Buffering and APL

APL is a programming language for numerical matrix work [APL]; it is the original collection oriented language [SiBle91]. This section examines the use of buffering (a term from operating systems) to implement such languages on uniprocessors with a memory hierarchy. Buffering (sometimes also called batching) is a very effective and widely used programming technique, but also has its limits: latency suffers, sometimes performance suffers, dynamic conditionals induce copying and increase overhead. There is no known way to effectively handle dynamic jumps, or higher order scans, reduces, and permutations.
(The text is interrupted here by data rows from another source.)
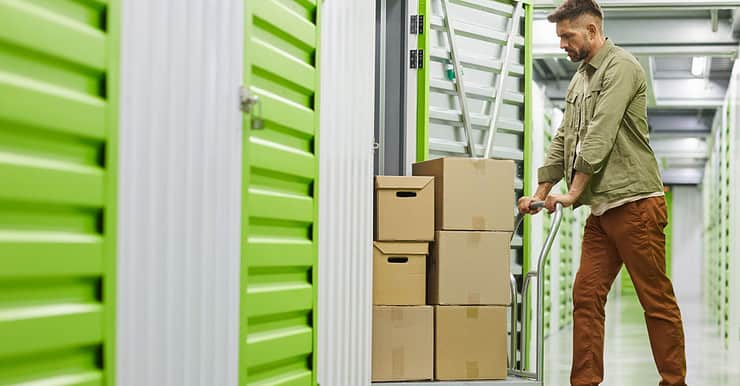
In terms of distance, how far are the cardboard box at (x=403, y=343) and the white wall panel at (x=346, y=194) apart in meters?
0.38

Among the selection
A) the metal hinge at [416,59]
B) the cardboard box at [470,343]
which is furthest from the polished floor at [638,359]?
the metal hinge at [416,59]

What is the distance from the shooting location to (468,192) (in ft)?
14.1

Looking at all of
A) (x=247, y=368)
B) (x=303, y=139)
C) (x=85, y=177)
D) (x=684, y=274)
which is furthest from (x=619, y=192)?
(x=684, y=274)

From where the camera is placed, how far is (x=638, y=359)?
7070 mm

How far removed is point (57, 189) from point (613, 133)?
105 inches

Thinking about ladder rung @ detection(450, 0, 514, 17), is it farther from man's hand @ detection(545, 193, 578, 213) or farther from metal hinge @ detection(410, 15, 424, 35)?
man's hand @ detection(545, 193, 578, 213)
If a program is applied to many data:

vector_eval(struct program, vector v) {
  for (i = 0; i < max(v); i++)
     scalar_eval(program, v, i);
}

scalar_eval(struct program, scalar v) {
  switch(program) {
    case p_prim:
     prim(v);
  }
}

then the control flow for the interpreter and the loop over the data may be interchanged. This is buffered:

vector_eval(struct program, vector v) {
  switch(program) {
    case p_prim:
     for (i = 0; i < max(v); i++)
        prim(v, i);
    ...
  }
}

Rather than loop over all the data, it can be advantageous to limit the loop length (block size) so that the total temporary memory required fits within the (or a) cache. Renderman and Nyquist [Nyquist] do this. This is called blocking or tiling [WoLa91]. Note that as the temporary space required increases, the vector length must go down to remain in the cache, though this probably only makes a difference in extreme cases.
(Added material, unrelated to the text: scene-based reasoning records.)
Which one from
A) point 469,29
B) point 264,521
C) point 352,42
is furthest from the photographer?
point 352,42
There are, however, some drawbacks to buffering. Latency suffers because a complete block must be processed before the first result is available. Latency is particularly important in interactive music applications. Throughput may suffer from increased cache and memory traffic or from an inability to effectively use multiple functional units.

Dynamic control constructs are very difficult to handle while buffering. Conditionals can be handled either with mask vectors or by copying and collapsing. I don't know any reasonable way to handle dynamic jumps, or higher-order scans, reduces, and permutations.

With RTCG the static control flow of the inner interpreter is eliminated. The resulting loop may be better optimized. Memory references for temporaries in the program can be replaced with register references. Tiling is still useful, though not as often.

See [ThoDa95] for an analysis of buffering vs compilation in the context of audio signal synthesis.